My wife rode the school bus every day until she was old enough to drive, as many kids do. She rode the bus a long way, as her parents lived pretty far from town, just as my kids do now. She rode the bus with people like Chris and Kevin Klaus, Robert Church, and the Uptmor’s (Bethany, Brian, and Buck), to name a few. These are the same people that I have grown to know as friends as I have become implanted in West. Some of the people on that short list aren’t here anymore and I wish they were. There are other names on other lists that I wish were still here – good people who have gone on before their time, good people who have families that need them and miss them, good people that you ask God why he called them home already. I’m not the only person feeling this way, I know this. I’m not the only person who is missing a friend today. I’m a very lucky man. I have friends who aren’t so lucky today. Some of my friends don’t have homes today. Some of my friends don’t have a father, or a husband, or a son, or a brother. My heart goes out to those people. I can’t fix it. I can’t put lives back together. No one person can. But this community, this town, it is beyond amazing. It is resilient.

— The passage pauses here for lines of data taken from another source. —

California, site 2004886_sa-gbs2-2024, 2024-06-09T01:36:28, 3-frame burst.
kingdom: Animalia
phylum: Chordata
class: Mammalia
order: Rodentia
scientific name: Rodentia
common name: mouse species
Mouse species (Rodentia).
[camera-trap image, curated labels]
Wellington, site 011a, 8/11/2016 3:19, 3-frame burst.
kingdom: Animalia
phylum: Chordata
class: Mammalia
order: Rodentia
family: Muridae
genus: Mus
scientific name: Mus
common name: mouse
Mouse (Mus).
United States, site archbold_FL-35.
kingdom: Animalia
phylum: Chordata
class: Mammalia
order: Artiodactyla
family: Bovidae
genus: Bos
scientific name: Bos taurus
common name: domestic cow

There is nowhere on God’s green earth more capable of picking up the pieces like West “comma” Texas.

 

I didn’t know all of the firefighters and EMT personnel who gave their lives this week in West. I knew a few and I know in my heart that I’m lucky to have known them. I’m a lucky man. My house is 7-1/2 miles as the crow flies from the fertilizer plant. I didn’t have any damage. My son Cameron’s school was destroyed. My son Austin’s school suffered damage. They are going to have to endure some hardships for the remainder of this school year, but it is nothing compared to what their friends and their friends’ families are going through – especially the ones that lived in the impacted part of town. We donated what we could think to donate and I will donate blood and any money that I can. I’m a musician and am sure I’ll be donating my time and talents in that regard when the time comes – there are already benefits being organized and I hope to be included in some, if not all, of them. I’m not a deeply religious person, but I do fear God. Today I thank him. And tomorrow I’ll thank him. And the day after.

 

I’m not “from” West. No, I’m not. But I love this town and I got here as quick as I could, and I’m not leaving.